Leaders promote pupils' personal development well through the curriculum and a wide range of initiatives.

They provide particularly well for pupils' mental well-being. Pupils develop a good understanding of diversity, including different relationships, through their lessons and assemblies. Pupils dutifully undertake leadership roles, such as lunchtime mentor-style responsibilities to support younger pupils in their play.

Pupils recognise the importance of their contributions in developing a respectful and supportive school community. Pupils are prepared well for life in modern Britain.There is some discontent among different members of the school community.

Although leaders, including governors, are taking steps to engage with the views of others, some parents, carers and staff who shared their views do not believe that leaders are receptive to their concerns.
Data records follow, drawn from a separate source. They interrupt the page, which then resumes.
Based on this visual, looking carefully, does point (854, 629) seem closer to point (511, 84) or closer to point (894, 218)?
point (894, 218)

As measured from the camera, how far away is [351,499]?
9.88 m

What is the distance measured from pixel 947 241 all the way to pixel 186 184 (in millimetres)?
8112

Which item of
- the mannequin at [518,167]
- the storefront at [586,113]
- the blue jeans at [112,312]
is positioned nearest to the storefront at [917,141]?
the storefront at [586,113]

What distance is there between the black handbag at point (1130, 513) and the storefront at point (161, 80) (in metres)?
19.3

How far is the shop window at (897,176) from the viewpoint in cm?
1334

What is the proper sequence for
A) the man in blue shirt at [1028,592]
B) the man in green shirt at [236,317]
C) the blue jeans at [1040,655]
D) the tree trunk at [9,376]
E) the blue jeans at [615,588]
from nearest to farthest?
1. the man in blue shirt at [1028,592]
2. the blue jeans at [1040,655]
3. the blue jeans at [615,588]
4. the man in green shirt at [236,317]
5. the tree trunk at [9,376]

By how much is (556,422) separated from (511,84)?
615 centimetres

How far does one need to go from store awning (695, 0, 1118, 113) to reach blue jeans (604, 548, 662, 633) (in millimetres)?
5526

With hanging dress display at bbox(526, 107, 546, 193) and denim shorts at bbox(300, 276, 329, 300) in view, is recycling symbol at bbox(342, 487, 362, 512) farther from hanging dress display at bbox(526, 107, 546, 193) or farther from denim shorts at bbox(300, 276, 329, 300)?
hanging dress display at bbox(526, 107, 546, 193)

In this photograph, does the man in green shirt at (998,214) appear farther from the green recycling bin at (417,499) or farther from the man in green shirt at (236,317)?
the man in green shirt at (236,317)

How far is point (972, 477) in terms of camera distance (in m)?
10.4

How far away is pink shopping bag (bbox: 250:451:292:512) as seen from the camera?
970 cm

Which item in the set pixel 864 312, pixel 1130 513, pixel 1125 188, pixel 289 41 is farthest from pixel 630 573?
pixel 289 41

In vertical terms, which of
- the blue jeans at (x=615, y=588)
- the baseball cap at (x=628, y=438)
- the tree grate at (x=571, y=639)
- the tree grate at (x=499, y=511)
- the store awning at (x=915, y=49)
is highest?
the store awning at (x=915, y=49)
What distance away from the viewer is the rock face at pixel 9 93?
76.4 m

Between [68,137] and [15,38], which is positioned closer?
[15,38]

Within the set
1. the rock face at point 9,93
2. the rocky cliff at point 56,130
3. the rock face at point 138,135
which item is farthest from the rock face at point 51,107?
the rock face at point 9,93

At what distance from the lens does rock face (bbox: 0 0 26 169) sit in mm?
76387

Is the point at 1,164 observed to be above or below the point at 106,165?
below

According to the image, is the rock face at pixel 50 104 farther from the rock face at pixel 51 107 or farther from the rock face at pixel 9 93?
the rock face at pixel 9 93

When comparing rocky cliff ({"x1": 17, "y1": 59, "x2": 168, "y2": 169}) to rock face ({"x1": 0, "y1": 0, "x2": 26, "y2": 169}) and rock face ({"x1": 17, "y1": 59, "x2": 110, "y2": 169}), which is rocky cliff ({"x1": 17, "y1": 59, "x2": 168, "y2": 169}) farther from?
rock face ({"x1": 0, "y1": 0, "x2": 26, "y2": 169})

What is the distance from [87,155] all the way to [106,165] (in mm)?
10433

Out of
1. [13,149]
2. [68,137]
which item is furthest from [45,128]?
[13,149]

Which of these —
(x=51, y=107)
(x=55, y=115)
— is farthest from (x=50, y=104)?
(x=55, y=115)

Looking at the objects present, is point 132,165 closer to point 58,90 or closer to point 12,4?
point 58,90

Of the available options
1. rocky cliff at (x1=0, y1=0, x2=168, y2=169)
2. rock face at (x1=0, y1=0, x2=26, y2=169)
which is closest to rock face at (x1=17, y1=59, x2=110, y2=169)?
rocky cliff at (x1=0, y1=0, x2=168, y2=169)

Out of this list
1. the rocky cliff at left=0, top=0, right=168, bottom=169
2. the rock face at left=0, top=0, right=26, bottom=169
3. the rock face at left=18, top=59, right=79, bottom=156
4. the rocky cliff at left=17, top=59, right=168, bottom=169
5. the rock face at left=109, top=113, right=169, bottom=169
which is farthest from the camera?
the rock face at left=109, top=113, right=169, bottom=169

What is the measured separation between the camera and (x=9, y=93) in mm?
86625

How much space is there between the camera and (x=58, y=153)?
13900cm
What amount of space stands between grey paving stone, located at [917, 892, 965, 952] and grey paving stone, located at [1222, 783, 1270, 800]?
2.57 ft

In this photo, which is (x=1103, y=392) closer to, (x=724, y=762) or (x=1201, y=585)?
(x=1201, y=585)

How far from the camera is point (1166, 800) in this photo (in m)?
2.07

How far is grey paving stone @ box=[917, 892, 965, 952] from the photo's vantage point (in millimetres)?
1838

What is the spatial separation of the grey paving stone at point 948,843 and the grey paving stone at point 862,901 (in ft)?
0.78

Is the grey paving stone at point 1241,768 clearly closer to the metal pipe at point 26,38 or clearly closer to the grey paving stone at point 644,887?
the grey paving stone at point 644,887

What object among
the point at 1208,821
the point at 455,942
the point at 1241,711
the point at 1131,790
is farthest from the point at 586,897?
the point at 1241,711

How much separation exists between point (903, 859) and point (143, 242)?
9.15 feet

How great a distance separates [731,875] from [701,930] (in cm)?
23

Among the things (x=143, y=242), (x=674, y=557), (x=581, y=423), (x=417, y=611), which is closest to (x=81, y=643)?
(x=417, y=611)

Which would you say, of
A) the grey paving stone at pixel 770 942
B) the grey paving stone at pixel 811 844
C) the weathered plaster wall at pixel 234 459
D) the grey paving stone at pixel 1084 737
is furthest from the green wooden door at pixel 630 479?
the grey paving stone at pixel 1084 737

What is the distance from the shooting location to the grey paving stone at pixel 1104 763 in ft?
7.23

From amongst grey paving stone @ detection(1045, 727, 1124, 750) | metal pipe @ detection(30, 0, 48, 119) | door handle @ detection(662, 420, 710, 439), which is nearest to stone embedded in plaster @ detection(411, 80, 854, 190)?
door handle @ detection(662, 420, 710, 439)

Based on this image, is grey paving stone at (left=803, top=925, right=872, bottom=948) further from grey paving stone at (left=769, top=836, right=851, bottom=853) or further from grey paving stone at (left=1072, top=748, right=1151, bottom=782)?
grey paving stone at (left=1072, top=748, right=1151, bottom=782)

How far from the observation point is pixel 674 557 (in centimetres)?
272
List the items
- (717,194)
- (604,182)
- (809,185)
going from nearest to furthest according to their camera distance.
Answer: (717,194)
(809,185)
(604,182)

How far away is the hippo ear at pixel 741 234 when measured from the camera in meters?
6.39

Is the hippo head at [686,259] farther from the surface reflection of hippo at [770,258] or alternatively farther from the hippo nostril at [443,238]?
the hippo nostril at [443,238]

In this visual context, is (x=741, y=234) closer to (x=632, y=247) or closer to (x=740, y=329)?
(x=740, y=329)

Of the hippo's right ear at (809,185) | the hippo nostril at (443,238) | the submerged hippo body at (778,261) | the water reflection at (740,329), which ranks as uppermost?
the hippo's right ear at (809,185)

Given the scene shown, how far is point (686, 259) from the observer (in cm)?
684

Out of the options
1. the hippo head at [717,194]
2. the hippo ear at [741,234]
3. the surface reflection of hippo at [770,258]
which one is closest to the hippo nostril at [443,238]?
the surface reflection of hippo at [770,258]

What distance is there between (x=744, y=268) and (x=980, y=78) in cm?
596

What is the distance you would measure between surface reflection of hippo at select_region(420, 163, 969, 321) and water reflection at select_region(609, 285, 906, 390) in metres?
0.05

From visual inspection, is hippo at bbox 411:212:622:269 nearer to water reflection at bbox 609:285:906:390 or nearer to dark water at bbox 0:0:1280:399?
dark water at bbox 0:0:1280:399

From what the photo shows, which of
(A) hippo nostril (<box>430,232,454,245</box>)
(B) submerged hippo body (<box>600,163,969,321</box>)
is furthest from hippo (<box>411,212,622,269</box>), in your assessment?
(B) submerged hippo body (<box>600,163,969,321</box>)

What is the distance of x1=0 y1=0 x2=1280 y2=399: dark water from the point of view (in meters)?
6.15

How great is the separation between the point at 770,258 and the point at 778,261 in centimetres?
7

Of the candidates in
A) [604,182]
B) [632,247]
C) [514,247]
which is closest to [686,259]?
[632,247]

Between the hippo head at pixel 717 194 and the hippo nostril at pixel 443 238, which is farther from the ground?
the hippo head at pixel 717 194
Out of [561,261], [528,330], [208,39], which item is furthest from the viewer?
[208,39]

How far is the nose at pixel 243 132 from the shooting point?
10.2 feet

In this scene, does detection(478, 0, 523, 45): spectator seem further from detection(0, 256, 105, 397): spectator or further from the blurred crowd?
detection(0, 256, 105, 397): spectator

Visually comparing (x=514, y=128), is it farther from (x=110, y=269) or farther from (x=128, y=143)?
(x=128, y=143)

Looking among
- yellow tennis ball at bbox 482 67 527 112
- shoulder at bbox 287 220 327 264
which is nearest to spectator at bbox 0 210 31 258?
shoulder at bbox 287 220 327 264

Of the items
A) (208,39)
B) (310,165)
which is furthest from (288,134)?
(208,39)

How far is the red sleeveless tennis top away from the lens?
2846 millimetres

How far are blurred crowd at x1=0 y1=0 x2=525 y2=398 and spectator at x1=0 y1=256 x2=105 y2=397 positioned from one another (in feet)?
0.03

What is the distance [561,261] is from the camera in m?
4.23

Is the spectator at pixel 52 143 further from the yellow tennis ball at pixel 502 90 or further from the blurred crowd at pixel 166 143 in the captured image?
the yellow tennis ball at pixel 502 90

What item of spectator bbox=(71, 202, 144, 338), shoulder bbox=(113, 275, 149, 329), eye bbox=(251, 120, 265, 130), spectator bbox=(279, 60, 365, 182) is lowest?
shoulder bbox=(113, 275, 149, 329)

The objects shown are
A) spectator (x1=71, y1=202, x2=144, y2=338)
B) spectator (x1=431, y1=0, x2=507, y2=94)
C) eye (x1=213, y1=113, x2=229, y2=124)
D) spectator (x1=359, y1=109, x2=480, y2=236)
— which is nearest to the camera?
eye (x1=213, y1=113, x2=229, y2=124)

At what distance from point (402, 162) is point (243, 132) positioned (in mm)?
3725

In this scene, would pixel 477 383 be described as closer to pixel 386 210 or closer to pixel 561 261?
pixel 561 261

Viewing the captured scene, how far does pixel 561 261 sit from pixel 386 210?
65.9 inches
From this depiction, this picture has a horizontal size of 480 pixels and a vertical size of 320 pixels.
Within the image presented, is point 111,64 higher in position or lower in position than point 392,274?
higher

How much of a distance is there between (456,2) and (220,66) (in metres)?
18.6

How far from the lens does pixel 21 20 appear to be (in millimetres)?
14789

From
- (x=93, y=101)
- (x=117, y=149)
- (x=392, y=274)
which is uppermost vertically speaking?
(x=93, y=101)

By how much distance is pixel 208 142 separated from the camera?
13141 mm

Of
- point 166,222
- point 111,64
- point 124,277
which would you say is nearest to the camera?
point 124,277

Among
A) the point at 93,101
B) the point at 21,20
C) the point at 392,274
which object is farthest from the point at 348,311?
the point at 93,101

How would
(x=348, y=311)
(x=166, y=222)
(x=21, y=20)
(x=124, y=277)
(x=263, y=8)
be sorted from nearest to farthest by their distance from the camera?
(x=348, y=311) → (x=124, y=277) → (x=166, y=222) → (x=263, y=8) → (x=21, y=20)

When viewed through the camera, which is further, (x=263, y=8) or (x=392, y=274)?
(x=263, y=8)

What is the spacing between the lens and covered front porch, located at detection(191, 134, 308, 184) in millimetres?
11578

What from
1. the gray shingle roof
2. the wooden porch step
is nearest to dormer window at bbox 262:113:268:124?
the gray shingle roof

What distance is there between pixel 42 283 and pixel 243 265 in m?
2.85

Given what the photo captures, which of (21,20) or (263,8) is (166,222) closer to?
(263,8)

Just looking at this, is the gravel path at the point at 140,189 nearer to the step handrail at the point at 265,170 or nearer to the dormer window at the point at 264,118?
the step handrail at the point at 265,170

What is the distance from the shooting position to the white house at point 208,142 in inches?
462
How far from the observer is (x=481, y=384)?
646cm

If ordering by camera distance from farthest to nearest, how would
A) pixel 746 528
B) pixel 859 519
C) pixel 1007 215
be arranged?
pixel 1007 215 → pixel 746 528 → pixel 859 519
Some staff do not feel that leaders take sufficient account of their workload and welfare.


The arrangements for safeguarding are effective.

Leaders and governors are knowledgeable about the additional risks within the local community and ensure that all staff are highly alert to these dangers. Staff are well trained to identify and report any concerns that they may have about pupils' safety. Leaders are highly effective at responding to safeguarding concerns and arranging appropriate levels of support for pupils and their families.

The curriculum, and other ongoing school initiatives, helps pupils to understood how to stay safe outside of school and when using the internet.

What does the school need to do to improve?

(Information for the school and appropriate authority)

• Leaders do not ensure an appropriately ambitious curriculum experience for some pupils with SEND. This means that these pupils do not achieve the best possible outcomes.

Leaders should ensure that teachers are well equipped to adapt their lessons for pupils with SEND. Leaders should also ensure that they review the bespoke curriculum in place for pupils in the specially resourced provision so that they have access to an ambitious curriculum offer that appropriately meets their needs. ? Sometimes, teachers do not use assessment strategies well to recognise when they might need to modify their teaching or to identify when pupils need further help during a lesson.

This sometimes means that teachers do not deliver subject content effectively and miss opportunities to correct errors in pupils' learning. Leaders should ensure that staff have sufficient expertise to use assessment strategies effectively so that they can help pupils to build their knowledge securely over time and provide effective support to correct errors in pupils' work. ? Some parents and staff who shared their views do not feel that leaders take sufficient account of their views.

This means that some members of the school community feel disaffected and some staff do not feel their well-being is appropriately considered. Leaders should engage further with parents and staff to remove the barriers that are inhibiting effective working partnerships.Background

When we have judged a school to be good, we will then normally go into the school about once every four years to confirm that the school remains good.

This is called an ungraded inspection, and it is carried out under section 8 of the Education Act 2005. We do not give graded judgements on an ungraded inspection. However, if we find evidence that a school would now receive a higher or lower grade, then the next inspection will be a graded inspection, which is carried out under section 5 of the Act.

Usually this is within one to two years of the date of the ungraded inspection. If we have serious concerns about safeguarding, behaviour or the quality of education, we will deem the ungraded inspection a graded inspection immediately.

This is the first ungraded inspection since we judged the school to be good in October 2017.